Powiedział, że to dlatego, że jego nie było.
W sumie domyślałem się. Myślę, że to jest pół żartem, kto zna Ivana ten wie najlepiej.
Jakbyś porównał warsztat trenera Zająca do innych trenerów, z którymi pracowałeś w Jadze?
Trener Probierz, charyzma, nie trzeba było wiele mówić, przychodził i było widać, że musimy wyjść na pełnej energii. Nie ma, że boli, tylko wychodzisz i zasuwasz aż padniesz. Trzeba powiedzieć, że trener Probierz wycisnął z nas maksimum. Trzecie miejsce, drugie miejsce. Mieliśmy dobry zespół, który może nie zawsze grał rewelacyjnie, ale punktował.

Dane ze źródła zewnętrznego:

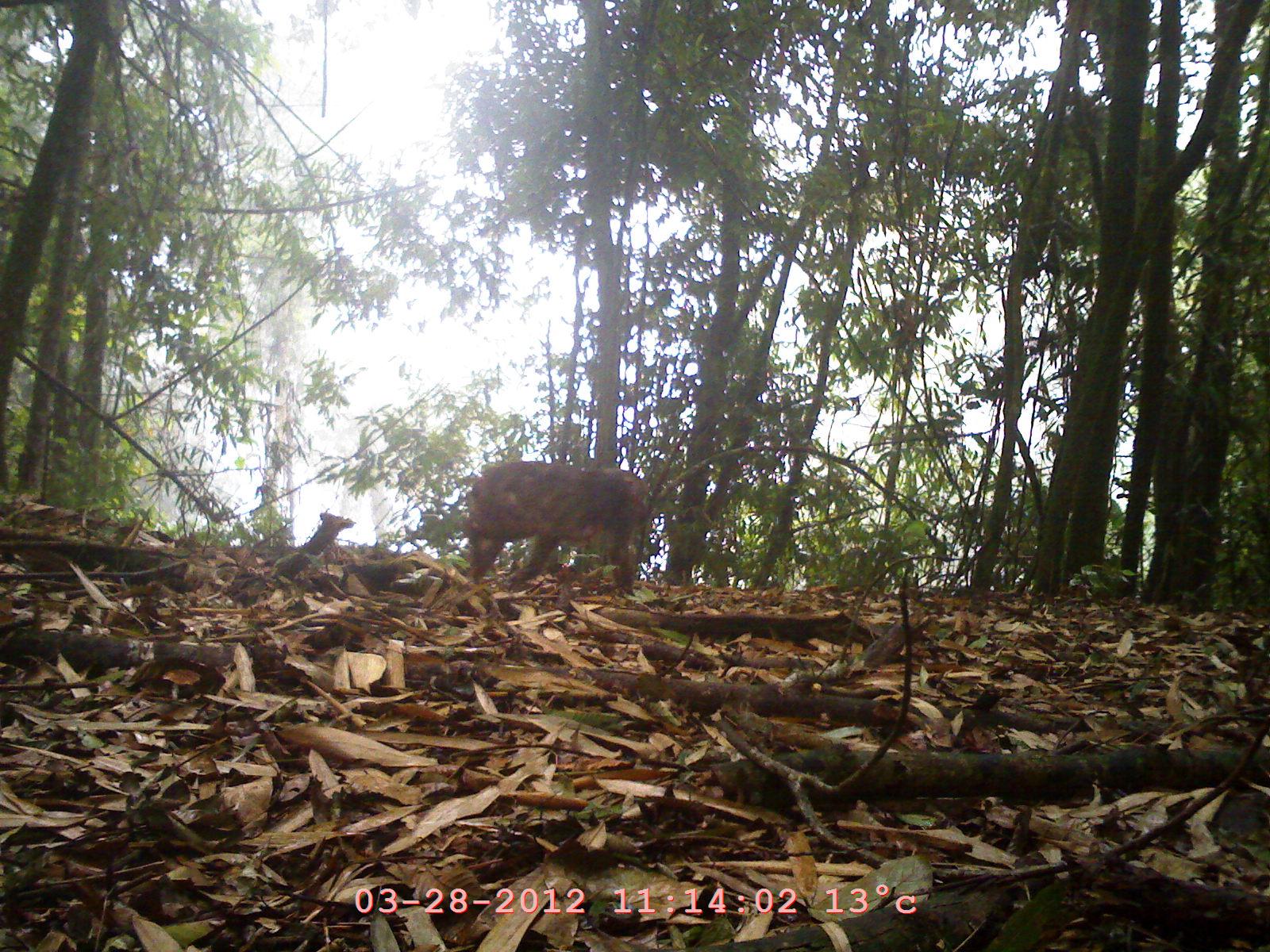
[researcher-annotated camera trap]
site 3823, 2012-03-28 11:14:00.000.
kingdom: Animalia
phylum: Chordata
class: Mammalia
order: Primates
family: Cercopithecidae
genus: Macaca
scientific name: Macaca arctoides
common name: stump-tailed macaque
Macaca arctoides (stump-tailed macaque), count 1.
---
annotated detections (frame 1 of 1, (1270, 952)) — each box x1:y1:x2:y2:
macaca arctoides: 467:462:653:597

Mi w Jagiellonii z każdym trenerem dobrze się współpracowało. Piłkarsko, pod względem treningów, treningi trenera Mamrota dawały mi dużo. Zwracał uwagę na dużo szczegółów. Ale i u trenera Zająca podpatruję różne kwestie, choćby organizacji zajęć. Zapisałem sobie już kilka fajnych treningów.
Duży już masz ten zeszyt?
Puchnie. Mam nadzieję, że kiedyś się przyda.
Często bywasz na Ukrainie odkąd zmieniłeś obywatelstwo? Był wokół ciebie wtedy duży negatywny szum.
Przyjeżdżam na Ukrainę do rodziców, spotkam się też z kolegami. Zobaczę bliskich i wracam. Nie ma sensacji. To przecież nie tak, że Ukraina nie jest dla mnie już ważna. Tyle czasu tam spędziłem, wciąż mam tam bliskich. Ale mieszkamy w Polsce. Na tym się skupiam. Po karierze na pewno będziemy chcieli tutaj zostać.
Ale twoja mama to przeżywała, poświęcała dużo czasu na odpisywanie ludziom na komentarze w sieci.
Może być, moja mama lubi pokomentować na Facebooku. Jak zmieniłem obywatelstwo, faktycznie tego trochę było. Mówiłem, żeby nie czytała tego, że nie ma sensu, że po co jej to. Ale tak zdecydowała, jej wola.
Z Ukrainy do Polski przyjeżdża coraz więcej osób. Jesteś jedną z najbardziej znanych osób, która podążyła tą drogą. Czujesz się czasem jak taki reprezentant tych osób w kraju?
Nie wiem, ale kilka osób do mnie pisało, starałem się pomóc na tyle, na ile mogłem. To byli na przykład chłopcy, którzy pytali jak trafić do Polski i grać w piłkę. Mówiłem im, że dzisiaj bez menadżera ciężko, nawet do III ligi. Kiedyś tak nie było. Ale co mogę doradzić, to staram się doradzić. Odpiszę. Czasem ktoś się boi, że się nie dogada – mówię, że to języki podobne, złapie w moment, a i angielski zna coraz więcej osób. Kwestia podejścia każdego. Jak człowiek się nie boi i jest pewny siebie, to ma dobry start.
Twoje plany na najbliższy czas?
Zająć jak najwyższe miejsce w lidze. I skończyć tego Sołżenicyna. Więcej na razie nie planuję.